Architecture

Technical design document for RustCoder — an autonomous Rust coding agent that uses local LLMs to generate, scaffold, and fix Rust projects.

The Single-File Thesis

RustCoder generates monolithic src/main.rs files with inline pub mod blocks instead of multi-file project layouts. This is a deliberate design choice driven by three constraints:

Context fragmentation. Small local LLMs (7B–27B parameters) struggle when relevant code is split across files they can't see simultaneously. A single file means the model always has the full picture when fixing errors — no missing imports from unseen modules, no phantom type mismatches across file boundaries.

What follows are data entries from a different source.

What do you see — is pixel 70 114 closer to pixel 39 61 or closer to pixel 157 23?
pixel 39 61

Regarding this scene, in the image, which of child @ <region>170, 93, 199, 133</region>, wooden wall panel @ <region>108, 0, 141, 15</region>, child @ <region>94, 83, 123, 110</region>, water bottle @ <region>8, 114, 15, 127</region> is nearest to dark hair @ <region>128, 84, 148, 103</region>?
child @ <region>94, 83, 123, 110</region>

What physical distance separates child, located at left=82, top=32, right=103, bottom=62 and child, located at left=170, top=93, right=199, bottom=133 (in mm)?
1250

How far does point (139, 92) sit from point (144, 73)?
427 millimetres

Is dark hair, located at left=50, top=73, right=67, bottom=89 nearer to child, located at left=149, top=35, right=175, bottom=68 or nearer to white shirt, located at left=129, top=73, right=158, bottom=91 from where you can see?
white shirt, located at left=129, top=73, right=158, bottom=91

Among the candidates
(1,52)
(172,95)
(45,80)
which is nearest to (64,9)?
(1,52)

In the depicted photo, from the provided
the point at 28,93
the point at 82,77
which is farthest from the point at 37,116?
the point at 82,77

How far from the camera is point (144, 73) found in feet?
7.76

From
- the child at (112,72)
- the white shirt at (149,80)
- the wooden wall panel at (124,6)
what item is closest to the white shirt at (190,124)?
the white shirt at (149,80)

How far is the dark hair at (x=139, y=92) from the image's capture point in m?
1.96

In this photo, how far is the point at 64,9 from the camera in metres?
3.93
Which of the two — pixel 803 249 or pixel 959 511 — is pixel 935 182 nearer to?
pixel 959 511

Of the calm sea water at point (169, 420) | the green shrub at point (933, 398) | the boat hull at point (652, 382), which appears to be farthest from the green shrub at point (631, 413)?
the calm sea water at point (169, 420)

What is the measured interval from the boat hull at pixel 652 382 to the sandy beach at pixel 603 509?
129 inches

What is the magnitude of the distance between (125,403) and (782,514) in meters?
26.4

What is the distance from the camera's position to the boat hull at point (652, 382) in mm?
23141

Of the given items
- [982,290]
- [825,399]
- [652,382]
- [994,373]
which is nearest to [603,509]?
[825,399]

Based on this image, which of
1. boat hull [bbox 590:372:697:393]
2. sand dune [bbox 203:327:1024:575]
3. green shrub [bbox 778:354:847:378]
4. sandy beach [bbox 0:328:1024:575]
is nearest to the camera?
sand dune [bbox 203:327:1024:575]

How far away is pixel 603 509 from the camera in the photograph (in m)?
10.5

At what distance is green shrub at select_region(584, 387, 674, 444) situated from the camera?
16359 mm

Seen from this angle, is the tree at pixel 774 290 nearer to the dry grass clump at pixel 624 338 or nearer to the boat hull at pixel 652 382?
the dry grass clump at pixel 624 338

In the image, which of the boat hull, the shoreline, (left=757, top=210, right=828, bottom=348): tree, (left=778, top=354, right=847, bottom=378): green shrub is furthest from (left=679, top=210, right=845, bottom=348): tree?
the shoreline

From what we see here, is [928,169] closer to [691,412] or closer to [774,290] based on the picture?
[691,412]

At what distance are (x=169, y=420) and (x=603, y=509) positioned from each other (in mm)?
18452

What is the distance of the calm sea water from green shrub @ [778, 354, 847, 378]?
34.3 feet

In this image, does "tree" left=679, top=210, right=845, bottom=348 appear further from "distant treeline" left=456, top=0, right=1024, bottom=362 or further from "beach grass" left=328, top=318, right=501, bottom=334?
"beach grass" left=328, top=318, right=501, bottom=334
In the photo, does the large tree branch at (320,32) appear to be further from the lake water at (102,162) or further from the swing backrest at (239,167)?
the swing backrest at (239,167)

Rust module system complexity. Multi-file layouts require correct mod.rs files, path attributes, and pub(crate) visibility — all things small models routinely get wrong. A single-file layout sidesteps mod declaration bugs entirely because all modules are inline.

Atomic compilation. One file means one compilation unit with one error stream. The fix loop can read the entire file, locate the error, and patch it without coordinating across files.

The tradeoff is a soft limit around ~5,000 lines before context windows saturate and model quality degrades.

The Scaffold Engine

scaffold.rs handles the structural mechanics of generating and assembling a multi-module project into a single file.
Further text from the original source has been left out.